[Image and question records]
::::::
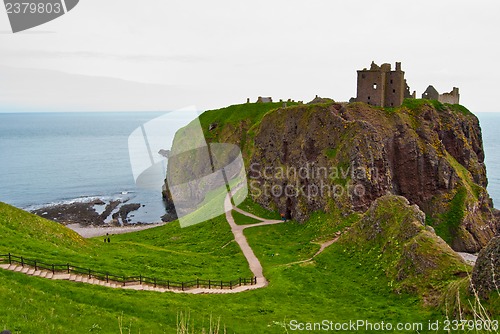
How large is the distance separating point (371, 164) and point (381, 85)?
64.4 ft

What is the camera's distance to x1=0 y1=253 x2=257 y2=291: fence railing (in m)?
32.6

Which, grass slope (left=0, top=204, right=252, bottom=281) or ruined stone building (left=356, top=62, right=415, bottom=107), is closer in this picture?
grass slope (left=0, top=204, right=252, bottom=281)

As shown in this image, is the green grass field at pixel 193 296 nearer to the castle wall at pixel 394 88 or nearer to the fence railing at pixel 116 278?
the fence railing at pixel 116 278

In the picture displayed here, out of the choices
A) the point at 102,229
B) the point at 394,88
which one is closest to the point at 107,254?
the point at 102,229

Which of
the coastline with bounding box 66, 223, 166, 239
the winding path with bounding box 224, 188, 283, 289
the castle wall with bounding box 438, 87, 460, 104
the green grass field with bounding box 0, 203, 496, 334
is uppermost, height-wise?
the castle wall with bounding box 438, 87, 460, 104

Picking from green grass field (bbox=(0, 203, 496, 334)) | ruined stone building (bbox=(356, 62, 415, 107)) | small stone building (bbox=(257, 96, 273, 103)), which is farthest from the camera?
small stone building (bbox=(257, 96, 273, 103))

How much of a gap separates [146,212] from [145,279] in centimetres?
8669

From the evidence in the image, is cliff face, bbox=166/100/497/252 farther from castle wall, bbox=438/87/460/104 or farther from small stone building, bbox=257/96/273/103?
small stone building, bbox=257/96/273/103

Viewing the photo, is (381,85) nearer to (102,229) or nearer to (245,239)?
(245,239)

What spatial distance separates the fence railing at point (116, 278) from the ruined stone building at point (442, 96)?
70757 mm

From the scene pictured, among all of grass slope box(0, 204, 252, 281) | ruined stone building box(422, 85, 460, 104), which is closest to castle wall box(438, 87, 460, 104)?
ruined stone building box(422, 85, 460, 104)

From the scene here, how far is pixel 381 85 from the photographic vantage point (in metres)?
78.6

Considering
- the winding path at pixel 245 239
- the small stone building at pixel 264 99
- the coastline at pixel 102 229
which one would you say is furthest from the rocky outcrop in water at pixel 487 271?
the small stone building at pixel 264 99

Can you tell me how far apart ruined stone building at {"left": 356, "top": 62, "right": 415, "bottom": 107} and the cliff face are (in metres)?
2.56
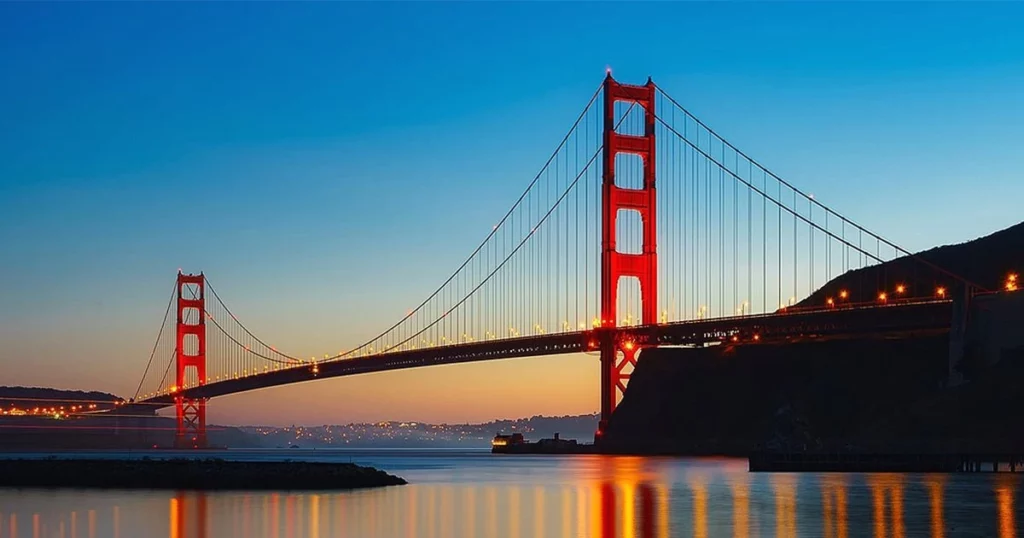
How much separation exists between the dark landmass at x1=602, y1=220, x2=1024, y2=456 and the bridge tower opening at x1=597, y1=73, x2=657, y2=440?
4181 millimetres

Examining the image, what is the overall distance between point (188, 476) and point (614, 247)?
4576 centimetres

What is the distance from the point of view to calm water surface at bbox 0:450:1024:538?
3309 centimetres

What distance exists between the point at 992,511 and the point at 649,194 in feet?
194

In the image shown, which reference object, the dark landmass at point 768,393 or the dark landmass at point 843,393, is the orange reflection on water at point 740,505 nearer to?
the dark landmass at point 843,393

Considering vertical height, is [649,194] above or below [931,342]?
above

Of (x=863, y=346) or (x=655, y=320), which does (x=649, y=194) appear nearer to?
(x=655, y=320)

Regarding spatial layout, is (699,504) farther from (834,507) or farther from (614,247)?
(614,247)

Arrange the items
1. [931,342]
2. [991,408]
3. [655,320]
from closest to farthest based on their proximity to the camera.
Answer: [991,408], [931,342], [655,320]

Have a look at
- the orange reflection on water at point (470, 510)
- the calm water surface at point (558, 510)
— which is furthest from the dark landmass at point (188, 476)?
the orange reflection on water at point (470, 510)

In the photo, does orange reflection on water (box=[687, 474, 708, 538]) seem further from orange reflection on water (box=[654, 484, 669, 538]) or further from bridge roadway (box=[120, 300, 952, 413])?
bridge roadway (box=[120, 300, 952, 413])

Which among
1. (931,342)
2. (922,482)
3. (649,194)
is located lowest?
(922,482)

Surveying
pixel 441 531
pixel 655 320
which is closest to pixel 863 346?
pixel 655 320

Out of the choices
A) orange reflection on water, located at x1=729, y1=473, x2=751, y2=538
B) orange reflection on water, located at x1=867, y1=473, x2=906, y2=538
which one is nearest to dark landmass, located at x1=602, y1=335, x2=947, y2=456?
orange reflection on water, located at x1=867, y1=473, x2=906, y2=538

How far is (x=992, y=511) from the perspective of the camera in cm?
3672
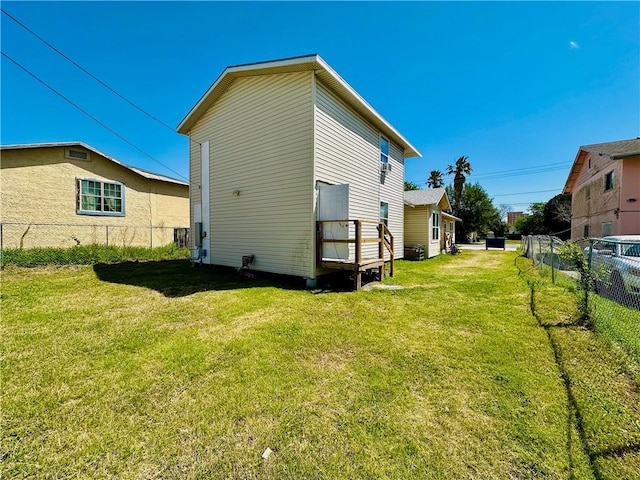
::::::
What you are asked to do: Please repeat all of the material above word for word, leaving out the pictures.

Result:
How large is the distance separating point (371, 164) and point (381, 85)?
64.4 ft

What is the camera's distance to x1=0 y1=253 x2=257 y2=291: fence railing (in m)?
32.6

Which, grass slope (left=0, top=204, right=252, bottom=281) or ruined stone building (left=356, top=62, right=415, bottom=107), is closer in this picture?
grass slope (left=0, top=204, right=252, bottom=281)

As shown in this image, is the green grass field at pixel 193 296 nearer to the castle wall at pixel 394 88 or nearer to the fence railing at pixel 116 278?
the fence railing at pixel 116 278

In the picture displayed here, out of the choices
A) the point at 102,229
B) the point at 394,88
which one is closest to the point at 107,254?
the point at 102,229

Which of
the coastline with bounding box 66, 223, 166, 239
the winding path with bounding box 224, 188, 283, 289
the castle wall with bounding box 438, 87, 460, 104
the green grass field with bounding box 0, 203, 496, 334
is uppermost, height-wise?
the castle wall with bounding box 438, 87, 460, 104

Picking from green grass field (bbox=(0, 203, 496, 334)) | ruined stone building (bbox=(356, 62, 415, 107)) | small stone building (bbox=(257, 96, 273, 103)), which is farthest from the camera?
small stone building (bbox=(257, 96, 273, 103))

How much of a gap separates [146,212] from [145,279] in centimetres?
8669

From the evidence in the image, is cliff face, bbox=166/100/497/252 farther from castle wall, bbox=438/87/460/104 or farther from small stone building, bbox=257/96/273/103?
small stone building, bbox=257/96/273/103

Viewing the photo, is (381,85) nearer to (102,229) or nearer to (245,239)?
(245,239)

What spatial distance separates the fence railing at point (116, 278) from the ruined stone building at point (442, 96)?
70757 mm

From the scene pictured, among all of grass slope box(0, 204, 252, 281) | ruined stone building box(422, 85, 460, 104), which is closest to castle wall box(438, 87, 460, 104)?
ruined stone building box(422, 85, 460, 104)

From the scene here, how far is pixel 381 85 from the photographic vantage point (in metres)?
78.6

Considering
- the winding path at pixel 245 239
- the small stone building at pixel 264 99
- the coastline at pixel 102 229
which one would you say is furthest from the rocky outcrop in water at pixel 487 271?
the small stone building at pixel 264 99

Can you tell me how far apart ruined stone building at {"left": 356, "top": 62, "right": 415, "bottom": 107} and the cliff face are (in metres)?
2.56
How much separation exists between the dark landmass at x1=602, y1=220, x2=1024, y2=456 and the bridge tower opening at x1=597, y1=73, x2=657, y2=440?
4181 millimetres

Examining the image, what is the overall distance between point (188, 476) and point (614, 247)?
4576 centimetres

What is the distance from the point of view to calm water surface at bbox 0:450:1024:538?
3309 centimetres

What distance exists between the point at 992,511 and the point at 649,194 in feet?
194

In the image shown, which reference object, the dark landmass at point 768,393 or the dark landmass at point 843,393, is the orange reflection on water at point 740,505 nearer to?
the dark landmass at point 843,393

Considering vertical height, is [649,194] above or below [931,342]?
above

Of (x=863, y=346) or (x=655, y=320), which does (x=649, y=194) appear nearer to?
(x=655, y=320)

Regarding spatial layout, is (699,504) farther from (834,507) or farther from (614,247)?
(614,247)

Arrange the items
1. [931,342]
2. [991,408]
3. [655,320]
from closest to farthest based on their proximity to the camera.
Answer: [991,408], [931,342], [655,320]

Have a look at
- the orange reflection on water at point (470, 510)
- the calm water surface at point (558, 510)
— which is furthest from the dark landmass at point (188, 476)?
the orange reflection on water at point (470, 510)

In the photo, does orange reflection on water (box=[687, 474, 708, 538]) seem further from orange reflection on water (box=[654, 484, 669, 538]) or further from bridge roadway (box=[120, 300, 952, 413])?
bridge roadway (box=[120, 300, 952, 413])

Which among
1. (931,342)
2. (922,482)
3. (649,194)
is located lowest?
(922,482)

Surveying
pixel 441 531
pixel 655 320
which is closest to pixel 863 346?
pixel 655 320

Out of the choices
A) orange reflection on water, located at x1=729, y1=473, x2=751, y2=538
B) orange reflection on water, located at x1=867, y1=473, x2=906, y2=538
which one is nearest to dark landmass, located at x1=602, y1=335, x2=947, y2=456?
orange reflection on water, located at x1=867, y1=473, x2=906, y2=538

How far is (x=992, y=511) from the perspective of the camera in cm?
3672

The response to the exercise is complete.